**Source records**
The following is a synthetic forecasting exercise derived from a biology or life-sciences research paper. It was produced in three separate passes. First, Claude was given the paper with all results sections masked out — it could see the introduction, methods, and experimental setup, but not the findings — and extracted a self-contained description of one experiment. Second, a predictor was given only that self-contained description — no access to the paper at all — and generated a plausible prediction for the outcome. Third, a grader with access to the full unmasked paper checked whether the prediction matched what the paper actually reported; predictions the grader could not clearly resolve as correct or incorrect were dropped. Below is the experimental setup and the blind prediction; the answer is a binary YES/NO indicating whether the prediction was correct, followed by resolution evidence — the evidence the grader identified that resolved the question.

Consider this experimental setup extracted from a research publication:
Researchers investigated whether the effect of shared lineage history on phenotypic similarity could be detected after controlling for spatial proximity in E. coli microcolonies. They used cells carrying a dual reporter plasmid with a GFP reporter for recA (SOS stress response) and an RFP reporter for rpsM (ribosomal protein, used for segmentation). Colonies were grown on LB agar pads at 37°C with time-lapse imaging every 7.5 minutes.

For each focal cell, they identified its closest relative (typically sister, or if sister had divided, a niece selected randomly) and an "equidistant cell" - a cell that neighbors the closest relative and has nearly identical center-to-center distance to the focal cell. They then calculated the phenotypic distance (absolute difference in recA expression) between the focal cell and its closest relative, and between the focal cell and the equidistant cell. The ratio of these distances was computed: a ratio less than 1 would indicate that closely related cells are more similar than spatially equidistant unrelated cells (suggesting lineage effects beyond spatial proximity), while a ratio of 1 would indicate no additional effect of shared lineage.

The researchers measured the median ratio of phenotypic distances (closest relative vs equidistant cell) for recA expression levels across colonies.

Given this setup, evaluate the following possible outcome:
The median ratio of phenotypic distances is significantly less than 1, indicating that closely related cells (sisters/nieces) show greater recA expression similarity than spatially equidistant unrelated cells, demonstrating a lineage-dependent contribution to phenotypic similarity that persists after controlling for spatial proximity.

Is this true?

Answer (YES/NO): NO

**Your goal**
Repeat the full set of records above character for character.

**Your response**
The following is a synthetic forecasting exercise derived from a biology or life-sciences research paper. It was produced in three separate passes. First, Claude was given the paper with all results sections masked out — it could see the introduction, methods, and experimental setup, but not the findings — and extracted a self-contained description of one experiment. Second, a predictor was given only that self-contained description — no access to the paper at all — and generated a plausible prediction for the outcome. Third, a grader with access to the full unmasked paper checked whether the prediction matched what the paper actually reported; predictions the grader could not clearly resolve as correct or incorrect were dropped. Below is the experimental setup and the blind prediction; the answer is a binary YES/NO indicating whether the prediction was correct, followed by resolution evidence — the evidence the grader identified that resolved the question.

Consider this experimental setup extracted from a research publication:
Researchers investigated whether the effect of shared lineage history on phenotypic similarity could be detected after controlling for spatial proximity in E. coli microcolonies. They used cells carrying a dual reporter plasmid with a GFP reporter for recA (SOS stress response) and an RFP reporter for rpsM (ribosomal protein, used for segmentation). Colonies were grown on LB agar pads at 37°C with time-lapse imaging every 7.5 minutes.

For each focal cell, they identified its closest relative (typically sister, or if sister had divided, a niece selected randomly) and an "equidistant cell" - a cell that neighbors the closest relative and has nearly identical center-to-center distance to the focal cell. They then calculated the phenotypic distance (absolute difference in recA expression) between the focal cell and its closest relative, and between the focal cell and the equidistant cell. The ratio of these distances was computed: a ratio less than 1 would indicate that closely related cells are more similar than spatially equidistant unrelated cells (suggesting lineage effects beyond spatial proximity), while a ratio of 1 would indicate no additional effect of shared lineage.

The researchers measured the median ratio of phenotypic distances (closest relative vs equidistant cell) for recA expression levels across colonies.

Given this setup, evaluate the following possible outcome:
The median ratio of phenotypic distances is significantly less than 1, indicating that closely related cells (sisters/nieces) show greater recA expression similarity than spatially equidistant unrelated cells, demonstrating a lineage-dependent contribution to phenotypic similarity that persists after controlling for spatial proximity.

Is this true?

Answer (YES/NO): NO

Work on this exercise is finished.